## DESCRIPTION OF THE TASK
Continue the account of Ethan and his mum Bhavna after its last paragraph.

[EXERCISE TEXT]

Meet “cheeky, chatty and kind hearted” Ethan.

An image of a family

Ethan’s mum Bhavna describes her son as “cheeky, chatty and kind hearted.” He adores cars, particularly go-carting and all things techy. Ethan would one day love to be a YouTube star or radio presenter, with millions in the bank. His positivity and ambition remain intact, despite a really turbulent couple of years since his sight began to rapidly deteriorate. Bhavna credits the help and support her family have received from the Royal Society for Blind Children (RSBC) and in particular, the Family Support Service, for stepping in to offer advice and professional guidance when they found themselves in crisis and facing an uncertain future.

Life Without Limits for Blind Young People

RSBC first came to Bhavna’s attention in early 2016, when she spotted one of our posters on a London bus. The poster’s image of a blind girl with a cane, getting off a bus, with the words “Life Without Limits for Blind Young People” really struck a chord with her. As soon as Bhavna got home, she dialled the number and asked an RSBC advisor if we could provide her with some emotional support as well as provide Ethan with opportunities to meet other vision impaired children.

Bhavna explains, “I was so intrigued by the poster and liked the message of hope that it conveyed. It wasn’t long after Ethan’s diagnosis of Stargardt disease had been confirmed and I wasn’t coping well. Within just three months of being diagnosed, Ethan had been registered as sight impaired. The shock and devastation had consumed me. We’d been a normal family with a healthy seven-year-old and in just a matter of months he’d lost a lot of his central vision. I worked as a teacher, so had to just put on a brave face, but in reality I was distraught and I would break down regularly when I was on my own. I knew I needed help in order to give Ethan the right support, but up until this point, I’d really struggled to find any organisations or support networks that felt right, so I was very isolated.”

[/EXERCISE TEXT]
[LISTED ENTRIES]

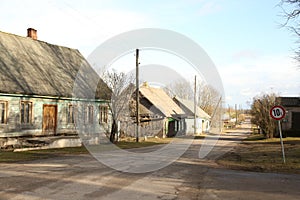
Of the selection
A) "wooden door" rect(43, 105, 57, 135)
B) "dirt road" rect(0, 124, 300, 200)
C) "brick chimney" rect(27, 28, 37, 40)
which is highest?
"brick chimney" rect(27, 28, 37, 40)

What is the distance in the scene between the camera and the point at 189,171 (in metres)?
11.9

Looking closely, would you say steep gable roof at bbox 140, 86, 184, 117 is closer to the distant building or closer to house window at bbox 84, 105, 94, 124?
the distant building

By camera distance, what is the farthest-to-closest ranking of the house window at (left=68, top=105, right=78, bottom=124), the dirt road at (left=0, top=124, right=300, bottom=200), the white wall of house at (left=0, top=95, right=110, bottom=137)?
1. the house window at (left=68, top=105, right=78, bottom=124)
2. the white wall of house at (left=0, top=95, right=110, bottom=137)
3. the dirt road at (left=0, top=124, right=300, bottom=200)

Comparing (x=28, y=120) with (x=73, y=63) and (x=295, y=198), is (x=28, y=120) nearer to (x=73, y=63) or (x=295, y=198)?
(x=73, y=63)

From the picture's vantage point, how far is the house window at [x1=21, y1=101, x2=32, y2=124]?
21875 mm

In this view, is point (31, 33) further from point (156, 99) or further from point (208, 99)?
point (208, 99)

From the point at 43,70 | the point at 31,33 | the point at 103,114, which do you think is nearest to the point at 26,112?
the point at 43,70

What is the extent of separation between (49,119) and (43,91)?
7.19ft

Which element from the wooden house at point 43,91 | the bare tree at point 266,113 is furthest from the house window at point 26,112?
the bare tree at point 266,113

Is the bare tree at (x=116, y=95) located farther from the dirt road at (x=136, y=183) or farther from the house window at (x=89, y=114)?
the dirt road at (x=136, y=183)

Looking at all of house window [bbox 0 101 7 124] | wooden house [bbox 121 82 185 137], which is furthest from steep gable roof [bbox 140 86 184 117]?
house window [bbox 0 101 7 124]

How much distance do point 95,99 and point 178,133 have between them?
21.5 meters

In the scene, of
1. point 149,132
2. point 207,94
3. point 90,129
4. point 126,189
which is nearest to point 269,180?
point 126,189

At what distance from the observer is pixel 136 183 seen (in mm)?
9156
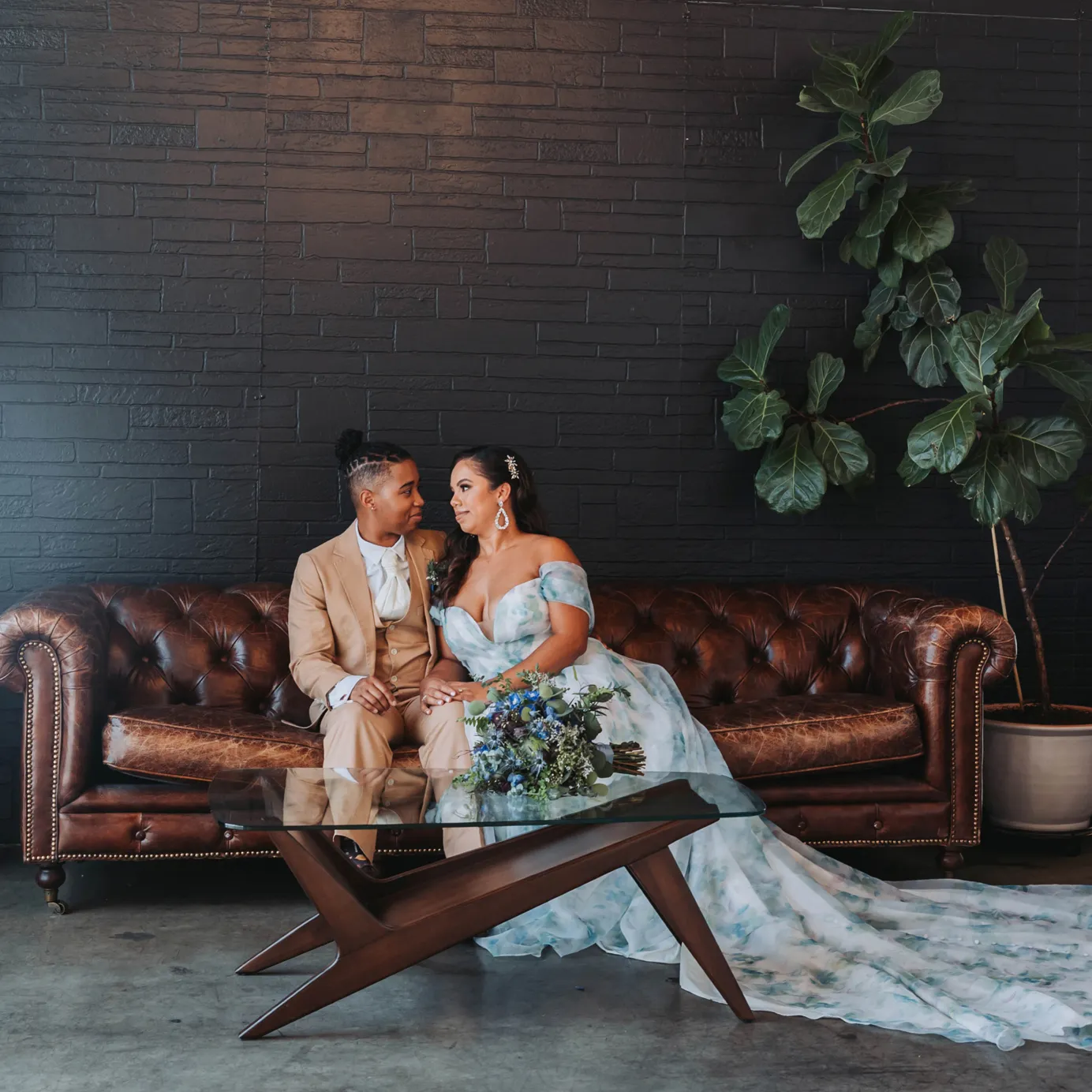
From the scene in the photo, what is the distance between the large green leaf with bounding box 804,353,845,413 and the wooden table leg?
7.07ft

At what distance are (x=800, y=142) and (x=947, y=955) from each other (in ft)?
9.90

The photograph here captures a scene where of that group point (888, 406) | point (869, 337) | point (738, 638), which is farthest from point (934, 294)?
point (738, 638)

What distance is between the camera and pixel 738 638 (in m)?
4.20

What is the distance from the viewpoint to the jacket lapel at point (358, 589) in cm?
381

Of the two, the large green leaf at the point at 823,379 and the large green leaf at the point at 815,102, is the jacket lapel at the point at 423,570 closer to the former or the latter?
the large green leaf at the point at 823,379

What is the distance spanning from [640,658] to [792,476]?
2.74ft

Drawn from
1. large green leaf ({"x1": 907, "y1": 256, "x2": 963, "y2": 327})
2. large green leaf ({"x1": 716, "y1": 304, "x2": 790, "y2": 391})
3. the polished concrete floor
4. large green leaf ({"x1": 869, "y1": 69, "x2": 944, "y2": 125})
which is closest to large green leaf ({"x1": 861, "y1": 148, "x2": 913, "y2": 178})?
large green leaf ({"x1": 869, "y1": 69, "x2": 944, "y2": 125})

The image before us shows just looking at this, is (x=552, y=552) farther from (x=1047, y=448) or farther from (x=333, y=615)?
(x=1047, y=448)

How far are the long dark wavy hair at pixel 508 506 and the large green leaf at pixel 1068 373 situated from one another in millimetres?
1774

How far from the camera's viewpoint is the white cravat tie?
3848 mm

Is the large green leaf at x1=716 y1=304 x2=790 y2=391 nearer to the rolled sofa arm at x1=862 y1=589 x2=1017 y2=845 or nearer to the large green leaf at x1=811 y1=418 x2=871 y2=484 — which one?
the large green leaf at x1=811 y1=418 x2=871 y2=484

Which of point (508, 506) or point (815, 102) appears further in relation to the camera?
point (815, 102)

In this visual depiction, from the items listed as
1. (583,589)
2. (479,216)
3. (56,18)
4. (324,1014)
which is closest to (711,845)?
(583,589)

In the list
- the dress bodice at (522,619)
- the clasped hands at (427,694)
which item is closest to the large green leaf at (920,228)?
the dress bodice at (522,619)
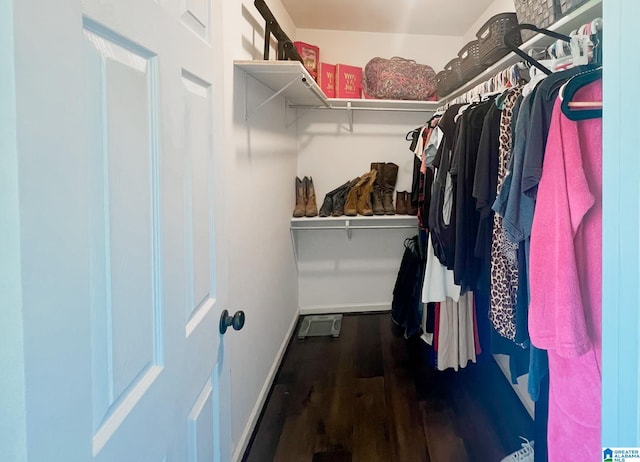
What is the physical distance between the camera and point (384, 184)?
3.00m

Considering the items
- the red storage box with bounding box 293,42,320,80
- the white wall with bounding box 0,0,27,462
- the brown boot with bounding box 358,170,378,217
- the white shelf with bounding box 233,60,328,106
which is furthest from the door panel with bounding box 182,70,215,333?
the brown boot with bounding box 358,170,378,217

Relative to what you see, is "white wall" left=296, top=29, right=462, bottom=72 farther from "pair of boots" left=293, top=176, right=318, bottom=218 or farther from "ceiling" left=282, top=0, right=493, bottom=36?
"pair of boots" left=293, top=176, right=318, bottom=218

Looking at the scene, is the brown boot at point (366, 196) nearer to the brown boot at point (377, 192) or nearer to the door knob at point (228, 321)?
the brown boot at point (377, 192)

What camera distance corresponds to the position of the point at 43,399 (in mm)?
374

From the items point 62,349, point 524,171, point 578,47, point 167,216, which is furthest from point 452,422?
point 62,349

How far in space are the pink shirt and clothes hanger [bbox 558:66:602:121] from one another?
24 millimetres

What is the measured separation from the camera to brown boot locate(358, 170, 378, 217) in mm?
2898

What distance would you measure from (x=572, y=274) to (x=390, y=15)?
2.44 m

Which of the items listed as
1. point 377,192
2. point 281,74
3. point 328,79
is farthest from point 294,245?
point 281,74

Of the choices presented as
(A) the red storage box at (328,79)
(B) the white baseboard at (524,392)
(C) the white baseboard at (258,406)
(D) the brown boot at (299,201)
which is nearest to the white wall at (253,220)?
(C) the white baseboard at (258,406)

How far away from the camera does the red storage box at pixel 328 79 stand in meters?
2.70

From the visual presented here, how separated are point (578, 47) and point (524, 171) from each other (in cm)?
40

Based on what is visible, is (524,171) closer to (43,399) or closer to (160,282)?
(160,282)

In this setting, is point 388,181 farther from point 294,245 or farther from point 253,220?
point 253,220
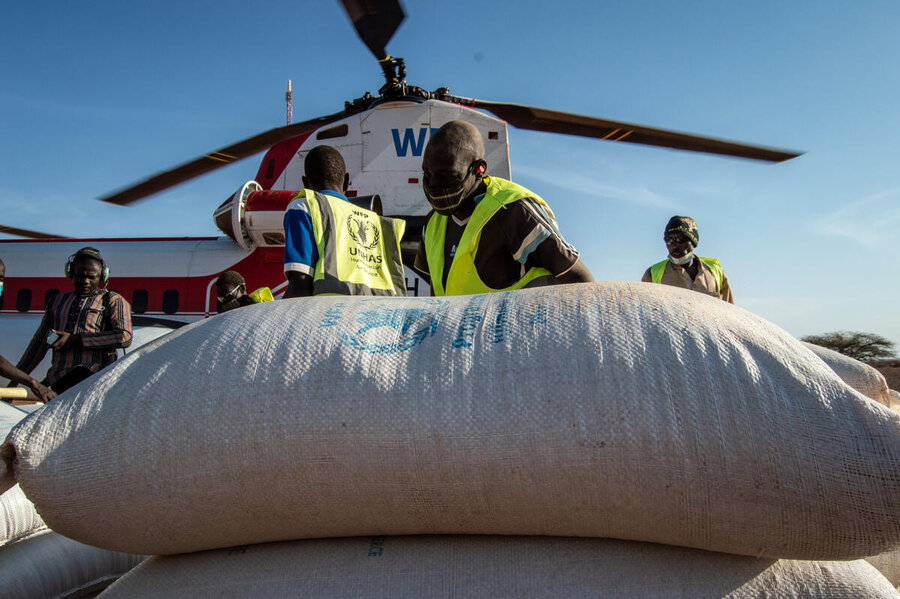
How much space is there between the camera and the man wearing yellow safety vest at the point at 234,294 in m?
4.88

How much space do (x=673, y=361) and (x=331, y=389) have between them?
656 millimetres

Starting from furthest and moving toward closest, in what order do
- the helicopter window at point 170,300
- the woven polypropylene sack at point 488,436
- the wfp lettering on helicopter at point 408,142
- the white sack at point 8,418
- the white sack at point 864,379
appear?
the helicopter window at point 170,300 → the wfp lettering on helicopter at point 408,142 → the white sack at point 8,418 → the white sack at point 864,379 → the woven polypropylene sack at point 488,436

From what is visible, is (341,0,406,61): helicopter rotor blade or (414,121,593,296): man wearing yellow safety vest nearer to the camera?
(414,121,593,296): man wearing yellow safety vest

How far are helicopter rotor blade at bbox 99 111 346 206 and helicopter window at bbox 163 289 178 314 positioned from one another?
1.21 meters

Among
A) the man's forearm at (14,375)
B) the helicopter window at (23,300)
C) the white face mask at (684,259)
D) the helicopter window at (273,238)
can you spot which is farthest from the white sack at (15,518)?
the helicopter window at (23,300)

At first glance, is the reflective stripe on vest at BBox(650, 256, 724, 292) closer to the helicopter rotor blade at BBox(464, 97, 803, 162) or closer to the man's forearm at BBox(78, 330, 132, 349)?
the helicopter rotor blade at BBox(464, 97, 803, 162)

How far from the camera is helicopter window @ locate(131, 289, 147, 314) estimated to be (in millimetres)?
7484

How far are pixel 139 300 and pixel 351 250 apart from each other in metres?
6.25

[/LISTED ENTRIES]

## ANSWER TO THIS TASK
“My mind was swimming with questions, like how will he be happy, where will he go to school? At the beginning, Ethan would say things like, “Mummy I don’t want a life when I can’t see”, which was heart-breaking to hear. All we could say to reassure him was that we’d do everything we possibly could to help him. We focused on the practical things, like talking about the type of equipment, such as magnifiers, that would help him to continue to read and cope in the classroom.”

“Nothing was impossible”

“Fortunately RSBC were on hand to help. They told me about the activities and weekend clubs they put on for vision impaired kids and I really liked the sound of it. We took Ethan along to a club in Tower Hamlets, where he quickly got stuck in to some cricket and football. Most importantly, he got chatting to other vision impaired children, some older than him, some with other disabilities and he just had a laugh with everyone. For me it was a chance to meet and talk to other mums and dads, which is what I really needed. The energy and enthusiasm of the staff and volunteers all helped to make us feel like nothing was impossible.”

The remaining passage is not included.